Verify that your score calculation happens in the correct Number
type. If you're making
the sum of integer values, don't let drools use Double's or your performance will hurt. The
Solver
will usually spend most of its execution time running the score function.
Always remember that premature optimization is the root of all evil. Make sure your design is flexible enough to allow configuration based tweaking.
Currently, don't allow drools to backward chain instead of forward chain, so avoid query's. It kills delta based score calculation (so it kills scalibility).
Currently, don't allow drools to switch to MVEL mode, for performance.

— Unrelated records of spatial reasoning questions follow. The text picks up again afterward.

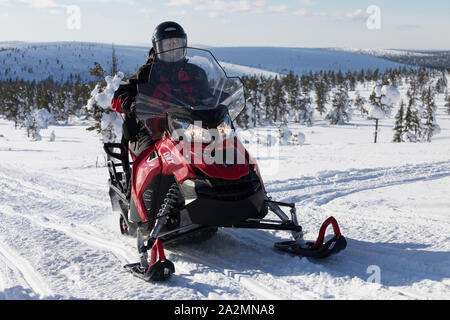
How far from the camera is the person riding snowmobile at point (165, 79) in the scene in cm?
412

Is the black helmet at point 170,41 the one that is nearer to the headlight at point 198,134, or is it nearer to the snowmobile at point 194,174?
the snowmobile at point 194,174

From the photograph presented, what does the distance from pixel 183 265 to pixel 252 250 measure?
Answer: 2.46ft

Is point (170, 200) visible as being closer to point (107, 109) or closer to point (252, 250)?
point (252, 250)

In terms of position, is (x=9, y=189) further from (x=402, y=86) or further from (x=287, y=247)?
(x=402, y=86)

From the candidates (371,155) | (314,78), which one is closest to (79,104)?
(314,78)

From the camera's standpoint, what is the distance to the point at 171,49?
424cm

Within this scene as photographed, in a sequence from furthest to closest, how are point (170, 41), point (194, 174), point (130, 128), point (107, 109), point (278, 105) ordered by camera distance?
point (278, 105), point (107, 109), point (130, 128), point (170, 41), point (194, 174)

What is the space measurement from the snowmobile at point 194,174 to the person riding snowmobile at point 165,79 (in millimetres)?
14

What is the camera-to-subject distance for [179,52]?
432cm

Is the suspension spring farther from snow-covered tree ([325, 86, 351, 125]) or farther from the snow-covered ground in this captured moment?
snow-covered tree ([325, 86, 351, 125])

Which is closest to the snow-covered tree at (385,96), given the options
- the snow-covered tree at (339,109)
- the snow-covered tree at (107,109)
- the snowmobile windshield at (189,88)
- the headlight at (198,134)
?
the snow-covered tree at (339,109)

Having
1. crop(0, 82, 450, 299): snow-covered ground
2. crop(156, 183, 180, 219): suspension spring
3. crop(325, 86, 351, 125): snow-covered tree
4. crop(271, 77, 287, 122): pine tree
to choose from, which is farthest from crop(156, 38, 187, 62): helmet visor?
crop(271, 77, 287, 122): pine tree

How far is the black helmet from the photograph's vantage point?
4.29 metres

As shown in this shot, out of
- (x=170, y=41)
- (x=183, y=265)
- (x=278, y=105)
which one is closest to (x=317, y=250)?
(x=183, y=265)
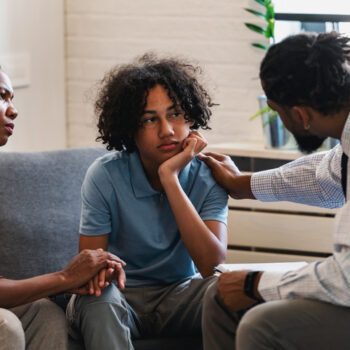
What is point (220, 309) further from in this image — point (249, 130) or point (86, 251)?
point (249, 130)

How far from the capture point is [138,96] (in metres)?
1.79

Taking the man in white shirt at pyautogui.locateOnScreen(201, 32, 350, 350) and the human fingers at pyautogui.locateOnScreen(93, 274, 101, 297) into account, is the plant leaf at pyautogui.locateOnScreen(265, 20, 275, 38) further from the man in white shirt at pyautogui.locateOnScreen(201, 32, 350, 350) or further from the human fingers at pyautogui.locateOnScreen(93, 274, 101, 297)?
the human fingers at pyautogui.locateOnScreen(93, 274, 101, 297)

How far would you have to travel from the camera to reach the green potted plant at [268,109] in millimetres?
2486

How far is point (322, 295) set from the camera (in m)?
1.33

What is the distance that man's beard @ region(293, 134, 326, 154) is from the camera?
1.53 m

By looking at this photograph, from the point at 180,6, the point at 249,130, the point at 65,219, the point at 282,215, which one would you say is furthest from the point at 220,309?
the point at 180,6

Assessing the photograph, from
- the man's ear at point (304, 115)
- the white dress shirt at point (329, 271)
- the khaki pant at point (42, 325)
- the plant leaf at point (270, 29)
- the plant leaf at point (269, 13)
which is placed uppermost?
the plant leaf at point (269, 13)

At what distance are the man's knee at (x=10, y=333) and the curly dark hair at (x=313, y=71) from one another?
76cm

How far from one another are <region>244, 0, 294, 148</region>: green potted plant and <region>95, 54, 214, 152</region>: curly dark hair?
610mm

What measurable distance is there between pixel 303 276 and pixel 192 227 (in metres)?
0.41

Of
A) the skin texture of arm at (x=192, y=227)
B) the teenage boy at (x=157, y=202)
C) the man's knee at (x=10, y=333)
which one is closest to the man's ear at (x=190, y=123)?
the teenage boy at (x=157, y=202)

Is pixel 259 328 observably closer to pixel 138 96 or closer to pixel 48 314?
pixel 48 314

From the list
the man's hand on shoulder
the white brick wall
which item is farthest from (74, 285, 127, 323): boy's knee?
the white brick wall

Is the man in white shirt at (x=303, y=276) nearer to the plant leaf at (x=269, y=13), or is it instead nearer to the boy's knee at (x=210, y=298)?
the boy's knee at (x=210, y=298)
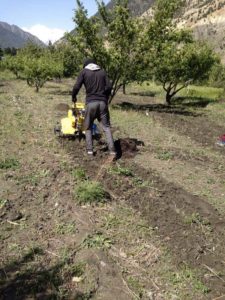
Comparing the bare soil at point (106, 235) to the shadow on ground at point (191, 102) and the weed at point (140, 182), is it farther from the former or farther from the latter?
the shadow on ground at point (191, 102)

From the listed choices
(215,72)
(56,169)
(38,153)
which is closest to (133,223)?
(56,169)

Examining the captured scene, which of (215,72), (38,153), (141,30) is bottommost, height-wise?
(215,72)

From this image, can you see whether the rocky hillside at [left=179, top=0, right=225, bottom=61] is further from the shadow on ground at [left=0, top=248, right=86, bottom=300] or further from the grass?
the shadow on ground at [left=0, top=248, right=86, bottom=300]

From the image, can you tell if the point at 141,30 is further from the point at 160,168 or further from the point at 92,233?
the point at 92,233

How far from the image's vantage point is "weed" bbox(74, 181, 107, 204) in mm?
7691

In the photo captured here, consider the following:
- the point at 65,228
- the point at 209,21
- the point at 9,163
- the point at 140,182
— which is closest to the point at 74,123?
the point at 9,163

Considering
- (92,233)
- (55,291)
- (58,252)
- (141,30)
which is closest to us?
(55,291)

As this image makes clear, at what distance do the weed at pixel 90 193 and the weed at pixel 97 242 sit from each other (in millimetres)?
1215

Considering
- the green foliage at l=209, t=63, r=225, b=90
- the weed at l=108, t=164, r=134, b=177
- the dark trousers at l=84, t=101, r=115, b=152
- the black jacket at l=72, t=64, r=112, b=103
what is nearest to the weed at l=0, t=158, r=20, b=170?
the dark trousers at l=84, t=101, r=115, b=152

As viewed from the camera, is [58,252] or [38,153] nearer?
[58,252]

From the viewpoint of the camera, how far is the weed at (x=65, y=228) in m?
6.68

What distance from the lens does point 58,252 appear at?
20.1 ft

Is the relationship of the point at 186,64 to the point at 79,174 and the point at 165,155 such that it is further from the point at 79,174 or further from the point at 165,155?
the point at 79,174

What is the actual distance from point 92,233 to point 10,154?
4.97 metres
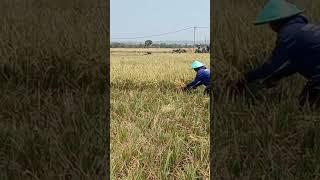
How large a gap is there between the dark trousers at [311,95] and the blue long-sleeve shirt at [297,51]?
40 millimetres

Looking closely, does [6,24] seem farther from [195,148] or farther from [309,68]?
[309,68]

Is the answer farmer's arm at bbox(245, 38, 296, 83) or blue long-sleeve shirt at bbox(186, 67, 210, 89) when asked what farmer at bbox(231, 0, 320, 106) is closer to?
farmer's arm at bbox(245, 38, 296, 83)

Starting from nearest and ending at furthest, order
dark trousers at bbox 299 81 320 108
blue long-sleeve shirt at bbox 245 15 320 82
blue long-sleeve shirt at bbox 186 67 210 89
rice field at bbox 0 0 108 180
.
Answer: rice field at bbox 0 0 108 180 → blue long-sleeve shirt at bbox 245 15 320 82 → dark trousers at bbox 299 81 320 108 → blue long-sleeve shirt at bbox 186 67 210 89

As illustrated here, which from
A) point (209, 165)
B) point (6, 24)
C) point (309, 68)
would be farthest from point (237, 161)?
point (6, 24)

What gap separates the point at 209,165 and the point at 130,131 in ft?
1.92

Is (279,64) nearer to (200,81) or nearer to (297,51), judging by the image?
(297,51)

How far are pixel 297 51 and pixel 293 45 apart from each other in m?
0.04

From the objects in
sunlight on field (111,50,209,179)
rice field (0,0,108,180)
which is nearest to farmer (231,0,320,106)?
sunlight on field (111,50,209,179)

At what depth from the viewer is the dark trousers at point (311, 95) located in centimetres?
232

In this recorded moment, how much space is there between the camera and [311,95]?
238 centimetres

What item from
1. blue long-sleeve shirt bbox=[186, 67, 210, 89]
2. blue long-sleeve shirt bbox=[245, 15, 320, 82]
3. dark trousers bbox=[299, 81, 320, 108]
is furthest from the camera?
blue long-sleeve shirt bbox=[186, 67, 210, 89]

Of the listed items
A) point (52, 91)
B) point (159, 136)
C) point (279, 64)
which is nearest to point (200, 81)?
point (52, 91)

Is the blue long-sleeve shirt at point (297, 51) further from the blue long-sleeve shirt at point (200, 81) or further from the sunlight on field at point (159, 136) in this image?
the blue long-sleeve shirt at point (200, 81)

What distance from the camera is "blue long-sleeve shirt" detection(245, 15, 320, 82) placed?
7.18ft
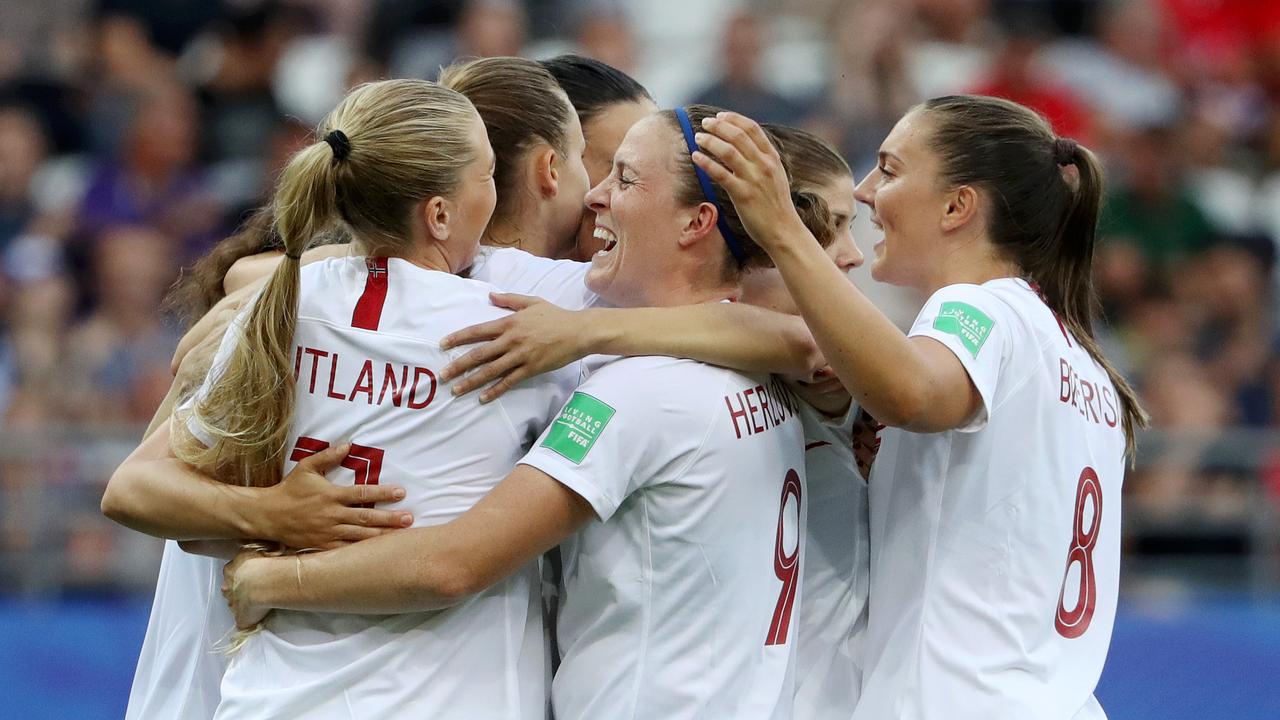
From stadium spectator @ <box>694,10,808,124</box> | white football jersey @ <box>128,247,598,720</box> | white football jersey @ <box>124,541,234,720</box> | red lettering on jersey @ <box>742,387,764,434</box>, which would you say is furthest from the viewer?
stadium spectator @ <box>694,10,808,124</box>

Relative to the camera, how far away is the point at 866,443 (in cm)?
324

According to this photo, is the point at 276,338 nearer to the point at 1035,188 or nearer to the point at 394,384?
the point at 394,384

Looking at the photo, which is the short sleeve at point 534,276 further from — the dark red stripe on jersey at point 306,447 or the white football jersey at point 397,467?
the dark red stripe on jersey at point 306,447

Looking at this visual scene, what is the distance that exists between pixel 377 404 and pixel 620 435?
1.39 ft

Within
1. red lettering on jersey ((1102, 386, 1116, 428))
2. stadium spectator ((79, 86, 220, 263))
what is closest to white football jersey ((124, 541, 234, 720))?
red lettering on jersey ((1102, 386, 1116, 428))

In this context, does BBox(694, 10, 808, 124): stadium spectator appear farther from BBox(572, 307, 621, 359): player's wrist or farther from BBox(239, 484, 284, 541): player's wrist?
BBox(239, 484, 284, 541): player's wrist

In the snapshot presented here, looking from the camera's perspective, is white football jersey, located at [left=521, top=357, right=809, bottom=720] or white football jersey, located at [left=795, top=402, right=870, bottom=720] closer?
white football jersey, located at [left=521, top=357, right=809, bottom=720]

For optimal performance, use at least java 1.6 and always use server mode (java
-server
). We have seen performance increases of 30% by switching from java 1.5 to 1.6 and 50% by
turning on server mode.
If you're doing performance tests, always remember that the JVM needs to warm up. First load your
Solver
and do a short run, before you start benchmarking it.
In case you haven't figured it out yet: performance (and scalability) is very important for solving planning problems well. What good is a real-time freight routing solver that takes a day to find a feasible solution? Even small and innocent looking problems can hide an enormous problem size. For example, they probably still don't know the optimal solution of the traveling tournament problem for as little as 12 traveling teams.